お互いの存在を幻ではない。と確かめるように肌の至るところに触れる。

光に透ける様な真っ白な肌が、満月に照らされて青白く光る。

「・・・ケイ。綺麗・・・。」
「・・・綺麗なものか。」

オレの肌にキスを落としながら、ケイが自虐的に微笑む。

「ううん。本当に、綺麗。オレにとっては、こんなに綺麗な存在ないよ。」
「こんなに綺麗なショウに言われたくないな。」

そっと両頬を包み込まれて、アメジスト色に光る瞳に見詰められる。

「・・・瞳も。吸い込まれそうに、色っぽいよ。」
「・・・怖くないか?化け物の目だぞ?」

「化け物でも何でも。ケイはケイだよ。」

ケイの頭を抱き寄せると、ひんやりと冷たい肌が重なってきた。


ちゃんと、わかってる。
ケイは、バンパイアであること。
故に、自分を憎んでいること。
オレを愛するからこそ、巻き込みたくない、と苦しんでくれていること。

「ケイもずっと一人ぼっちだったんでしょ?オレだってケイに会うまでは、一人ぼっちだったんだよ?」

はっ。

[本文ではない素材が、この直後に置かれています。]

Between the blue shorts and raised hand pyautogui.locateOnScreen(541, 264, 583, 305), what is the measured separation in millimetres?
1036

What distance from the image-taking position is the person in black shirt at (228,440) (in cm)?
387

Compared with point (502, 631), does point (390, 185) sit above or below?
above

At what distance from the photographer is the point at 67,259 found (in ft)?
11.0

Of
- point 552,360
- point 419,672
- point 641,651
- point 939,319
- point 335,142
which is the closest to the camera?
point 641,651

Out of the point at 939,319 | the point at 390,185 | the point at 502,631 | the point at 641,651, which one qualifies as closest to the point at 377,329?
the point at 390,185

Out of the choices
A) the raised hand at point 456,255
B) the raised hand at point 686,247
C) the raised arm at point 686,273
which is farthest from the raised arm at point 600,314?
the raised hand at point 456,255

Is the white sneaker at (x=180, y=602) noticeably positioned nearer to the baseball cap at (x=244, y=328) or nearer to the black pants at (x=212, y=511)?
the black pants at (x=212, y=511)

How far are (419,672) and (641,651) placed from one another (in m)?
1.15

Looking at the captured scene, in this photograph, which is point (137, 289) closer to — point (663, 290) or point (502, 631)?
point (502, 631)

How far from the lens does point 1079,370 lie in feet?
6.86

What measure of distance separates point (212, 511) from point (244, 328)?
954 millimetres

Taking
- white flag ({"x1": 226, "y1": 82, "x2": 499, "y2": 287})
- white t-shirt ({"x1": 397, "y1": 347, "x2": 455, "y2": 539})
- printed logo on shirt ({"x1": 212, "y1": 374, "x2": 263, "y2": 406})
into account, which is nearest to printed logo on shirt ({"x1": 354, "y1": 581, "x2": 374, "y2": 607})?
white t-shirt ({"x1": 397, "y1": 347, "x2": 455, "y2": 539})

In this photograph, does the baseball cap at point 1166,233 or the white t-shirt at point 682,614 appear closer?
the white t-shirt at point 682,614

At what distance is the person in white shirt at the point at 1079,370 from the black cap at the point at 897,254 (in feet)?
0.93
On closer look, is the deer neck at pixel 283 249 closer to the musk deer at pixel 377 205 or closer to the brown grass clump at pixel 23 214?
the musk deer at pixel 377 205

としたようにケイがビクリ、と肩を震わせる。

「だから、もう、一人にしないで?」
「・・・・。」

ケイが何かと戦うように、きゅ。と無言のまま唇を噛み締める。

「・・・飢えと乾き。血の臭いに血が騒ぐあの感覚。捕食した後の、慣れることのできない罪悪感。
・・・綺麗なショウには、きっと耐えられないよ・・・。」
「暴走しそうになったら、ケイが止めて?しんどくなったら、ケイが慰めて?
ケイは自分のこと化け物だって言うけど、人間だって他の命あるものの恩恵を受けて生きているんだよ?
ケイは無駄な殺傷はしない。生きてゆくのに必要最小限で、なのに自分を責めてる。
・・・どれだけ、罪のない人間がこのストリートで殺されたと思う?
親がいないというだけで、人格なんて認められずに。生きる権利さえも認められずに。
餓死してゆく子供、乱闘に巻き込まれて命を落とした仲間。
モノのように道具にされて、使い物にならなくなったらゴミのように捨てられて。
オレはケイがいてくれたから・・・。生きることの喜びも、安心できる居場所も、知ることができたんだよ?」


何が正義で、何が悪か。なんて。
誰が、決めるのだろう?

オレにとっては、自分の感じるものだけが真実。


「・・・光を避け、薄暗い闇と共にしか生きられないんだぞ?」
「・・・ケイの存在は、光そのものだよ?出会った瞬間から、ずっとそうだった。」


一人ぼっちだったオレを救ってくれた。
腹の足しにもならないボロボロになったキャンディーを受け取ってくれた。
何の得にもならないガキのオレの世話を焼いてくれた。


「ケイがいれば、毎日が晴天みたいなもんだよ。・・・それに、雨の日は昔っから好きだったよ?」

ケイと一緒にお出掛けできるから。
こんなに天気なのに、他の奴と遊べ。と怒られずに済むから。